As a new startup, finding funding to get your business off the ground isn’t easy. Rallying support from investors who are willing to take a chance on your idea can be downright overwhelming, especially when you know you have a great idea.
But when it comes to self-employed loans, budding entrepreneurs do have options. However, you also need to have a solid business plan and know and where to apply.
Here’s what you need to know about taking out an online loan for your business.
Write a Business Plan
Your business plan is the first thing a potential lender will look at. They want to know about your goals, both short and long term. They will also want to see a sound strategy as to how you plan to help your business grow. They want to see that you have a clear understanding of what’s needed to get your business off the ground, and that includes marketing, funding and what you’ll do if the business doesn’t take off immediately.

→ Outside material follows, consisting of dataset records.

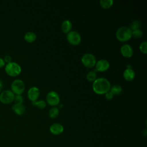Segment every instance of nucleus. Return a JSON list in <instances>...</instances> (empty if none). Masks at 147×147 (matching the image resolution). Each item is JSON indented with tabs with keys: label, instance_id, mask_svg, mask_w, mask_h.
<instances>
[{
	"label": "nucleus",
	"instance_id": "nucleus-1",
	"mask_svg": "<svg viewBox=\"0 0 147 147\" xmlns=\"http://www.w3.org/2000/svg\"><path fill=\"white\" fill-rule=\"evenodd\" d=\"M110 82L103 77L96 78L92 83L93 91L97 94H105L110 90Z\"/></svg>",
	"mask_w": 147,
	"mask_h": 147
},
{
	"label": "nucleus",
	"instance_id": "nucleus-2",
	"mask_svg": "<svg viewBox=\"0 0 147 147\" xmlns=\"http://www.w3.org/2000/svg\"><path fill=\"white\" fill-rule=\"evenodd\" d=\"M131 32L132 30L129 27L122 26L117 30L115 36L120 41H126L132 37Z\"/></svg>",
	"mask_w": 147,
	"mask_h": 147
},
{
	"label": "nucleus",
	"instance_id": "nucleus-3",
	"mask_svg": "<svg viewBox=\"0 0 147 147\" xmlns=\"http://www.w3.org/2000/svg\"><path fill=\"white\" fill-rule=\"evenodd\" d=\"M5 70L7 75L11 76H16L21 73V67L18 63L11 61L5 65Z\"/></svg>",
	"mask_w": 147,
	"mask_h": 147
},
{
	"label": "nucleus",
	"instance_id": "nucleus-4",
	"mask_svg": "<svg viewBox=\"0 0 147 147\" xmlns=\"http://www.w3.org/2000/svg\"><path fill=\"white\" fill-rule=\"evenodd\" d=\"M25 89V83L21 79H15L11 84V91L16 95H21Z\"/></svg>",
	"mask_w": 147,
	"mask_h": 147
},
{
	"label": "nucleus",
	"instance_id": "nucleus-5",
	"mask_svg": "<svg viewBox=\"0 0 147 147\" xmlns=\"http://www.w3.org/2000/svg\"><path fill=\"white\" fill-rule=\"evenodd\" d=\"M83 64L88 68L94 67L96 62L95 56L91 53H86L83 55L81 59Z\"/></svg>",
	"mask_w": 147,
	"mask_h": 147
},
{
	"label": "nucleus",
	"instance_id": "nucleus-6",
	"mask_svg": "<svg viewBox=\"0 0 147 147\" xmlns=\"http://www.w3.org/2000/svg\"><path fill=\"white\" fill-rule=\"evenodd\" d=\"M15 94L11 90H5L1 91L0 94V101L5 104H9L14 100Z\"/></svg>",
	"mask_w": 147,
	"mask_h": 147
},
{
	"label": "nucleus",
	"instance_id": "nucleus-7",
	"mask_svg": "<svg viewBox=\"0 0 147 147\" xmlns=\"http://www.w3.org/2000/svg\"><path fill=\"white\" fill-rule=\"evenodd\" d=\"M46 101L49 105L55 106L59 103L60 96L55 91H51L46 95Z\"/></svg>",
	"mask_w": 147,
	"mask_h": 147
},
{
	"label": "nucleus",
	"instance_id": "nucleus-8",
	"mask_svg": "<svg viewBox=\"0 0 147 147\" xmlns=\"http://www.w3.org/2000/svg\"><path fill=\"white\" fill-rule=\"evenodd\" d=\"M67 39L72 45H78L81 41V36L79 33L76 30H71L67 33Z\"/></svg>",
	"mask_w": 147,
	"mask_h": 147
},
{
	"label": "nucleus",
	"instance_id": "nucleus-9",
	"mask_svg": "<svg viewBox=\"0 0 147 147\" xmlns=\"http://www.w3.org/2000/svg\"><path fill=\"white\" fill-rule=\"evenodd\" d=\"M95 65L96 71L103 72L108 69L110 67V63L106 59H100L96 62Z\"/></svg>",
	"mask_w": 147,
	"mask_h": 147
},
{
	"label": "nucleus",
	"instance_id": "nucleus-10",
	"mask_svg": "<svg viewBox=\"0 0 147 147\" xmlns=\"http://www.w3.org/2000/svg\"><path fill=\"white\" fill-rule=\"evenodd\" d=\"M27 95L28 98L32 100V102L36 100L40 95V90L36 86L31 87L28 91Z\"/></svg>",
	"mask_w": 147,
	"mask_h": 147
},
{
	"label": "nucleus",
	"instance_id": "nucleus-11",
	"mask_svg": "<svg viewBox=\"0 0 147 147\" xmlns=\"http://www.w3.org/2000/svg\"><path fill=\"white\" fill-rule=\"evenodd\" d=\"M121 52L123 56L129 58L132 56L133 54V49L130 44H125L121 47Z\"/></svg>",
	"mask_w": 147,
	"mask_h": 147
},
{
	"label": "nucleus",
	"instance_id": "nucleus-12",
	"mask_svg": "<svg viewBox=\"0 0 147 147\" xmlns=\"http://www.w3.org/2000/svg\"><path fill=\"white\" fill-rule=\"evenodd\" d=\"M49 131L53 135H60L63 132L64 127L59 123H54L49 127Z\"/></svg>",
	"mask_w": 147,
	"mask_h": 147
},
{
	"label": "nucleus",
	"instance_id": "nucleus-13",
	"mask_svg": "<svg viewBox=\"0 0 147 147\" xmlns=\"http://www.w3.org/2000/svg\"><path fill=\"white\" fill-rule=\"evenodd\" d=\"M11 109L13 111L18 115H24L26 111L25 106L23 103H14L12 106Z\"/></svg>",
	"mask_w": 147,
	"mask_h": 147
},
{
	"label": "nucleus",
	"instance_id": "nucleus-14",
	"mask_svg": "<svg viewBox=\"0 0 147 147\" xmlns=\"http://www.w3.org/2000/svg\"><path fill=\"white\" fill-rule=\"evenodd\" d=\"M123 76L126 80L131 81L133 80L135 77V72L131 68H127L123 71Z\"/></svg>",
	"mask_w": 147,
	"mask_h": 147
},
{
	"label": "nucleus",
	"instance_id": "nucleus-15",
	"mask_svg": "<svg viewBox=\"0 0 147 147\" xmlns=\"http://www.w3.org/2000/svg\"><path fill=\"white\" fill-rule=\"evenodd\" d=\"M72 26V25L71 21H69V20H65L63 21L61 25V28L64 33H68L69 32L71 31Z\"/></svg>",
	"mask_w": 147,
	"mask_h": 147
},
{
	"label": "nucleus",
	"instance_id": "nucleus-16",
	"mask_svg": "<svg viewBox=\"0 0 147 147\" xmlns=\"http://www.w3.org/2000/svg\"><path fill=\"white\" fill-rule=\"evenodd\" d=\"M24 38L25 40H26L27 42H32L36 40L37 35L34 32L29 31L24 34Z\"/></svg>",
	"mask_w": 147,
	"mask_h": 147
},
{
	"label": "nucleus",
	"instance_id": "nucleus-17",
	"mask_svg": "<svg viewBox=\"0 0 147 147\" xmlns=\"http://www.w3.org/2000/svg\"><path fill=\"white\" fill-rule=\"evenodd\" d=\"M59 114V110L57 107L55 106H53L51 107L48 111V115L51 118H56Z\"/></svg>",
	"mask_w": 147,
	"mask_h": 147
},
{
	"label": "nucleus",
	"instance_id": "nucleus-18",
	"mask_svg": "<svg viewBox=\"0 0 147 147\" xmlns=\"http://www.w3.org/2000/svg\"><path fill=\"white\" fill-rule=\"evenodd\" d=\"M96 70H92L89 71L87 75H86V78L87 80L89 82H94L96 80Z\"/></svg>",
	"mask_w": 147,
	"mask_h": 147
},
{
	"label": "nucleus",
	"instance_id": "nucleus-19",
	"mask_svg": "<svg viewBox=\"0 0 147 147\" xmlns=\"http://www.w3.org/2000/svg\"><path fill=\"white\" fill-rule=\"evenodd\" d=\"M110 91L113 94V95H118L122 92V88L119 84H114L110 87Z\"/></svg>",
	"mask_w": 147,
	"mask_h": 147
},
{
	"label": "nucleus",
	"instance_id": "nucleus-20",
	"mask_svg": "<svg viewBox=\"0 0 147 147\" xmlns=\"http://www.w3.org/2000/svg\"><path fill=\"white\" fill-rule=\"evenodd\" d=\"M32 105L37 107L39 109H43L46 107V102L44 100H35L32 102Z\"/></svg>",
	"mask_w": 147,
	"mask_h": 147
},
{
	"label": "nucleus",
	"instance_id": "nucleus-21",
	"mask_svg": "<svg viewBox=\"0 0 147 147\" xmlns=\"http://www.w3.org/2000/svg\"><path fill=\"white\" fill-rule=\"evenodd\" d=\"M114 1L113 0H100L99 3L101 6L105 9H108L111 7L113 4Z\"/></svg>",
	"mask_w": 147,
	"mask_h": 147
},
{
	"label": "nucleus",
	"instance_id": "nucleus-22",
	"mask_svg": "<svg viewBox=\"0 0 147 147\" xmlns=\"http://www.w3.org/2000/svg\"><path fill=\"white\" fill-rule=\"evenodd\" d=\"M140 26V21L137 20H133V21H131V22L130 24L129 28L131 30H134L139 29Z\"/></svg>",
	"mask_w": 147,
	"mask_h": 147
},
{
	"label": "nucleus",
	"instance_id": "nucleus-23",
	"mask_svg": "<svg viewBox=\"0 0 147 147\" xmlns=\"http://www.w3.org/2000/svg\"><path fill=\"white\" fill-rule=\"evenodd\" d=\"M131 35L134 37L138 38H140L142 37V36L143 35V32L141 29H138L132 30Z\"/></svg>",
	"mask_w": 147,
	"mask_h": 147
},
{
	"label": "nucleus",
	"instance_id": "nucleus-24",
	"mask_svg": "<svg viewBox=\"0 0 147 147\" xmlns=\"http://www.w3.org/2000/svg\"><path fill=\"white\" fill-rule=\"evenodd\" d=\"M146 47H147V42L146 41H142L140 44V47H139L141 52H142L144 53H146V52H147Z\"/></svg>",
	"mask_w": 147,
	"mask_h": 147
},
{
	"label": "nucleus",
	"instance_id": "nucleus-25",
	"mask_svg": "<svg viewBox=\"0 0 147 147\" xmlns=\"http://www.w3.org/2000/svg\"><path fill=\"white\" fill-rule=\"evenodd\" d=\"M13 101L15 103H22L24 102V98L21 95H16Z\"/></svg>",
	"mask_w": 147,
	"mask_h": 147
},
{
	"label": "nucleus",
	"instance_id": "nucleus-26",
	"mask_svg": "<svg viewBox=\"0 0 147 147\" xmlns=\"http://www.w3.org/2000/svg\"><path fill=\"white\" fill-rule=\"evenodd\" d=\"M105 94V98L107 99H109V100L113 98V96H114L113 94L110 90L109 91H107V92H106Z\"/></svg>",
	"mask_w": 147,
	"mask_h": 147
},
{
	"label": "nucleus",
	"instance_id": "nucleus-27",
	"mask_svg": "<svg viewBox=\"0 0 147 147\" xmlns=\"http://www.w3.org/2000/svg\"><path fill=\"white\" fill-rule=\"evenodd\" d=\"M3 60L5 62V63H9L11 61V57L10 56V55H6L5 56L4 58H3Z\"/></svg>",
	"mask_w": 147,
	"mask_h": 147
},
{
	"label": "nucleus",
	"instance_id": "nucleus-28",
	"mask_svg": "<svg viewBox=\"0 0 147 147\" xmlns=\"http://www.w3.org/2000/svg\"><path fill=\"white\" fill-rule=\"evenodd\" d=\"M4 65H5V62L3 59H2V57H0V68L3 67Z\"/></svg>",
	"mask_w": 147,
	"mask_h": 147
},
{
	"label": "nucleus",
	"instance_id": "nucleus-29",
	"mask_svg": "<svg viewBox=\"0 0 147 147\" xmlns=\"http://www.w3.org/2000/svg\"><path fill=\"white\" fill-rule=\"evenodd\" d=\"M142 134L144 136H146L147 134V131H146V129H145L143 131H142Z\"/></svg>",
	"mask_w": 147,
	"mask_h": 147
},
{
	"label": "nucleus",
	"instance_id": "nucleus-30",
	"mask_svg": "<svg viewBox=\"0 0 147 147\" xmlns=\"http://www.w3.org/2000/svg\"><path fill=\"white\" fill-rule=\"evenodd\" d=\"M2 86H3V84H2V82L0 80V87L2 88Z\"/></svg>",
	"mask_w": 147,
	"mask_h": 147
},
{
	"label": "nucleus",
	"instance_id": "nucleus-31",
	"mask_svg": "<svg viewBox=\"0 0 147 147\" xmlns=\"http://www.w3.org/2000/svg\"><path fill=\"white\" fill-rule=\"evenodd\" d=\"M1 90H2V88L0 87V94H1Z\"/></svg>",
	"mask_w": 147,
	"mask_h": 147
}]
</instances>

Most small businesses, or even ones that are just taking shape, usually don’t have a lot of insight when it comes to self-employed loans. For this reason alone, it’s important you do the research and compare a variety of lenders. All lenders are not created equal and accepting a loan from the wrong can be costly.
Know Your Expenses
If there’s one surefire way for a business to go under before they even get started, it’s underestimating their expenses. When it comes to getting an online loan, you need to be 100 percent certain of how much you are going to need. You need to make a list of all possible expenses and increase them by 25 to 50 percent.
Be Honest About Your Income
Overestimating your earnings potentially is just as disastrous as underestimating your expenses. Since lack of cash flow is what causes more than 80 percent of new businesses to go under, it’s imperative that you go over your budget, determine the amount of profit you expect and then reduce it by half. You can do this by running an audit.
Even if you’re just starting out, you need to take a long, hard look at your cash, credit history, and collateral. These three factors play a huge role in the approval process. For instance, if your credit is less than ideal, you need to find out why and find ways to increase your credit score. Since most new companies usually don’t have a surplus of money, your credit score can be a determining factor.
Prepare Documents in Advance
In addition to calculating your potential ROI and monthly expenses, you also need to have your paperwork in order. While the application requirements vary between lenders, in general, you’ll need a copy of your business plan, current financial statements and a breakdown of your projected cash flow. Be sure to include as much concise information as you can in your loan application. Lenders want to know your business goals, your own financial picture and where you see your business in the long run.
Just like any commercial in-person loan, getting a small business loan online is a process. And being rejected by one lender doesn’t mean you’ll be rejected by the next. The best thing you can do to up the chances of approval is to be prepared. As with any type of loan, lenders want to see all of the information laid out in a clear and concise manner. If your application is too vague, the risk of being rejected is significantly higher.